This law was called the Law of Nature because people thought that every one
knew it by nature and did not need to be taught it. They did not mean, of
course, that you might not find an odd individual here and there who did
not know it, just as you find a few people who are colour-blind or have no
ear for a tune. But taking the race as a whole, they thought that the
human idea of decent behaviour was obvious to every one. And I believe
they were right. If they were not, then all the things we said about the
war were nonsense. What was the sense in saying the enemy were in the
wrong unless Right is a real thing which the Nazis at bottom knew as well
as we did and ought to have practiced? If they had had no notion of what
we mean by right, then, though we might still have had to fight them, we
could no more have blamed them for that than for the colour of their hair.

I know that some people say the idea of a Law of Nature or decent behaviour
known to all men is unsound, because different civilizations and different
ages have had quite different moralities.

But this is not true. There have been differences between their
moralities, but these have never amounted to anything like total
difference. If anyone will take the trouble to compare the moral teaching
of, say, the ancient Egyptians, Babylonians, Hindus, Chinese, Greeks and
Romans, what will really strike him will be how very like they are to each
other and to our own. Some of the evidence for this I have put together in
the appendix of another book called 'The Abolition of Man'; but for our
present purpose I need only ask the reader to think what a totally
different morality would mean. Think of a country where people were
admired for running away in battle, or where a man felt proud of
double-crossing all the people who had been kindest to him. You might just
as well try to imagine a country where two and two made five. Men have
differed as regards what people you ought to be unselfish to - whether it
was only your own family, or your fellow countrymen, or every one. but
they have always agreed that you ought not to put yourself first.
Selfishness has never been admired. Men have differed as to whether you
should have one wife or four. But they have always agreed that you must
not simply have any woman you liked.

But the most remarkable thing is this. Whenever you find a man who says he
does not believe in a real Right and Wrong, you will find the same man
going back on this a moment later. He may break his promise to you, but if
you try breaking one to him he will be complaining 'It's not fair' before
you can say Jack Robinson. A nation may say treaties do not matter; but
then, next minute, they spoil their case by saying that the particular
treaty they want to break was an unfair one. But if treaties do not
matter, and if there is no such thing as Right and Wrong - in other words,
if there is no Law of Nature - what is the difference between a fair treaty
and an unfair one? Have they not let the cat out of the bag and shown
that, whatever they say, they really know the Law of Nature just like
anyone else?

It seems, then, we are forced to believe in a real Right and Wrong. People
may be sometimes mistaken about them, just as people sometimes get their
sums wrong; but they are not a matter of mere taste and opinion any more
than the multiplication table. Now if we are agreed about that, I go on to
my next point, which is this. None of us are really keeping the Law of
Nature. If there are any exceptions among you, I apologise to them. They
had much better go read some other book, for nothing I am going to say
concerns them. And now, turning to the ordinary human beings who are left:

I hope you will not misunderstand what I am going to say. I am not
preaching, and Heaven knows I do not pretend to be better than anyone else.

** Dataset content **
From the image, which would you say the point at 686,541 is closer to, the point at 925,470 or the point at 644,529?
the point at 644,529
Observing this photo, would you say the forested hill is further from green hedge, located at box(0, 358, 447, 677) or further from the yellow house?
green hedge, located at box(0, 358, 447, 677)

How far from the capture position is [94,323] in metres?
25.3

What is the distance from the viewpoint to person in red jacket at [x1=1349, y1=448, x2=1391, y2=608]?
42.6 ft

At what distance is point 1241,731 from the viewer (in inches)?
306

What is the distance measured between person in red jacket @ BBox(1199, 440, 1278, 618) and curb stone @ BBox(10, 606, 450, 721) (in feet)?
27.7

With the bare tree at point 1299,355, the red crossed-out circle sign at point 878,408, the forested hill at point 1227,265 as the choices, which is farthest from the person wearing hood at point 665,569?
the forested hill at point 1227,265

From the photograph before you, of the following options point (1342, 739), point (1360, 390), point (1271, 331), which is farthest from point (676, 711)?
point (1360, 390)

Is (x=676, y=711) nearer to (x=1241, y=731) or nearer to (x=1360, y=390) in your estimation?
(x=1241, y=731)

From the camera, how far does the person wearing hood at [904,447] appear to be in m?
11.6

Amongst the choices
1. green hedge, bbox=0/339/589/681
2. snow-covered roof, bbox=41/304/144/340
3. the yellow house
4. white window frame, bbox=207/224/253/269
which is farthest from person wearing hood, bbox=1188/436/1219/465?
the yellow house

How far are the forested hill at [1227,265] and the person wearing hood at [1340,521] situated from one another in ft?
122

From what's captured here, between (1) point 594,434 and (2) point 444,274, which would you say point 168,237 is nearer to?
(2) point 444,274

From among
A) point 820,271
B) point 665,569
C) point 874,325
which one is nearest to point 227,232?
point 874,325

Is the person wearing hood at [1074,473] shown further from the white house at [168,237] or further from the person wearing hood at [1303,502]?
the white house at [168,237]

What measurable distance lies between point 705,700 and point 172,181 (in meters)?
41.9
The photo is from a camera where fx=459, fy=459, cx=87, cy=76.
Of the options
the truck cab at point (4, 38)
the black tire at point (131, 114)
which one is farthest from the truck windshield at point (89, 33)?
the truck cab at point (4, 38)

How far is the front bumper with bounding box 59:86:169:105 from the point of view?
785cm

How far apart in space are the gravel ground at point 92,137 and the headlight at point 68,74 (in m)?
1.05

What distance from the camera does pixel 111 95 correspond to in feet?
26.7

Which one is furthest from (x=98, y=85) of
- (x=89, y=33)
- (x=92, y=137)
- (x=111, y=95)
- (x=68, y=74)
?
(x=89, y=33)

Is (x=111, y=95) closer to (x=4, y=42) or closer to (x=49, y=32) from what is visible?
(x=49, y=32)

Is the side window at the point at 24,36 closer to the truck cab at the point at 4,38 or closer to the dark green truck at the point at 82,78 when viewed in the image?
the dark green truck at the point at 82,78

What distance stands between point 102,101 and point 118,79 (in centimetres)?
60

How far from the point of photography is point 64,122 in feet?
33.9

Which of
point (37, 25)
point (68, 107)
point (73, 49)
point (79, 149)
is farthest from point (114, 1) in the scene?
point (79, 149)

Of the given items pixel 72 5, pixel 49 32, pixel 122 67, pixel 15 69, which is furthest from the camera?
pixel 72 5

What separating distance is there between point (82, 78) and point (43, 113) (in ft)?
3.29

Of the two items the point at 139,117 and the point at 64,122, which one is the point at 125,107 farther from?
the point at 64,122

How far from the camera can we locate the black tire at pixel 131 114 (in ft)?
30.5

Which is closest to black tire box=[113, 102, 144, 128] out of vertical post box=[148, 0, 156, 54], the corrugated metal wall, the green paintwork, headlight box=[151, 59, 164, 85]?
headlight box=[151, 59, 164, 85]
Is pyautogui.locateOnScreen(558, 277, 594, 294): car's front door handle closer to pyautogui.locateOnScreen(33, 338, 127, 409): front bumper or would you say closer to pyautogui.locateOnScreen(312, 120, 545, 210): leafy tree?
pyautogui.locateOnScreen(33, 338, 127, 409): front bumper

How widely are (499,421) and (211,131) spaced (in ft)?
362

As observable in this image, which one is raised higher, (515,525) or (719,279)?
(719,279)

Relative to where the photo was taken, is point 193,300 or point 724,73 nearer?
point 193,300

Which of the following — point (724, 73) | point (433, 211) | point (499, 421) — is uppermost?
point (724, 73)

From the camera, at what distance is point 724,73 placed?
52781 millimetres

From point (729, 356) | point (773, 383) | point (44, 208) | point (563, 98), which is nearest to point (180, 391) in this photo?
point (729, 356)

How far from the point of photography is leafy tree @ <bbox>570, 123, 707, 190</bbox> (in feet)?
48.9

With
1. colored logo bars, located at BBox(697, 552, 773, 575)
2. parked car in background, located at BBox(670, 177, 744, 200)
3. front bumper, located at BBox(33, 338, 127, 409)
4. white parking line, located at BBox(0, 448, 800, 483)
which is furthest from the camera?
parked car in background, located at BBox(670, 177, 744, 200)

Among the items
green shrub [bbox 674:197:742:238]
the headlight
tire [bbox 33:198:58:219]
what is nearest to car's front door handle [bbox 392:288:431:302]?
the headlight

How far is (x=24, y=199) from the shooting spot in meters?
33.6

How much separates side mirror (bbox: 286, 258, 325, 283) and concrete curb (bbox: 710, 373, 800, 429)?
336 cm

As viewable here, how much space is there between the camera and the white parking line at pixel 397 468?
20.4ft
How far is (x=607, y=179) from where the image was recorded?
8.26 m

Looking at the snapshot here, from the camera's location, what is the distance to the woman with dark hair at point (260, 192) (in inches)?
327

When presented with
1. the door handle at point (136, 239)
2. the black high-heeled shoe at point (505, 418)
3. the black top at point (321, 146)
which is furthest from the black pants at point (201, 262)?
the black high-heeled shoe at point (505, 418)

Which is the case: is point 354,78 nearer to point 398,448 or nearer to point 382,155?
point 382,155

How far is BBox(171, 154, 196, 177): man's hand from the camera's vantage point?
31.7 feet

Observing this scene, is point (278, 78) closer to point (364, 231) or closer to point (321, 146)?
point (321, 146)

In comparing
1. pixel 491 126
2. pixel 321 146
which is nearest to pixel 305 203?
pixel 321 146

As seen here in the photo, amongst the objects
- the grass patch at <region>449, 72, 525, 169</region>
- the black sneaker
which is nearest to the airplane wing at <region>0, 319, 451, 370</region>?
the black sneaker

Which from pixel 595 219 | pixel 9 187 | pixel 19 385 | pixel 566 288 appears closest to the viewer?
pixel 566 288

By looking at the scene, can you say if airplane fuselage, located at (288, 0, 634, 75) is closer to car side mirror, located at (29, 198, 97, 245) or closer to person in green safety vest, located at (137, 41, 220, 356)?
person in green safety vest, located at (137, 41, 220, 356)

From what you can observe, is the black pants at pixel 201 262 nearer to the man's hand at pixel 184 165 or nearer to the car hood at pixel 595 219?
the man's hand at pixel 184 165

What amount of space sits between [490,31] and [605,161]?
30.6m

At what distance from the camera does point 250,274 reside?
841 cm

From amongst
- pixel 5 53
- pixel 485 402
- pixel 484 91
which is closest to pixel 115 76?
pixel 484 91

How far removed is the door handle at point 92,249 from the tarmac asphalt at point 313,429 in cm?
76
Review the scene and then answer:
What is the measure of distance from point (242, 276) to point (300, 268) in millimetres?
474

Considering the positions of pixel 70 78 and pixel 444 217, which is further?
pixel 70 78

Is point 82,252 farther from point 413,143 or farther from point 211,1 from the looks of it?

** Exercises **
[a] Rewrite the Law of Nature passage from "It seems, then, we" up to and including "than anyone else.", putting "times table" in place of "multiplication table".
[b] Do these statements agree with the Law of Nature passage? Answer yes or no for each, and quote the words that decide it. (i) People believed the Law of Nature had to be taught. (ii) Selfishness has been admired in some places. (iii) Men have disagreed about whether a man should have one wife or four.
The data above has nothing to do with the Law of Nature passage.

** Responses for each task **
[a]
It seems, then, we are forced to believe in a real Right and Wrong. People
may be sometimes mistaken about them, just as people sometimes get their
sums wrong; but they are not a matter of mere taste and opinion any more
than the times table. Now if we are agreed about that, I go on to
my next point, which is this. None of us are really keeping the Law of
Nature. If there are any exceptions among you, I apologise to them. They
had much better go read some other book, for nothing I am going to say
concerns them. And now, turning to the ordinary human beings who are left:

I hope you will not misunderstand what I am going to say. I am not
preaching, and Heaven knows I do not pretend to be better than anyone else.

[b]
(i) No: "every one knew it by nature and did not need to be taught it"
(ii) No: "Selfishness has never been admired."
(iii) Yes: "Men have differed as to whether you should have one wife or four."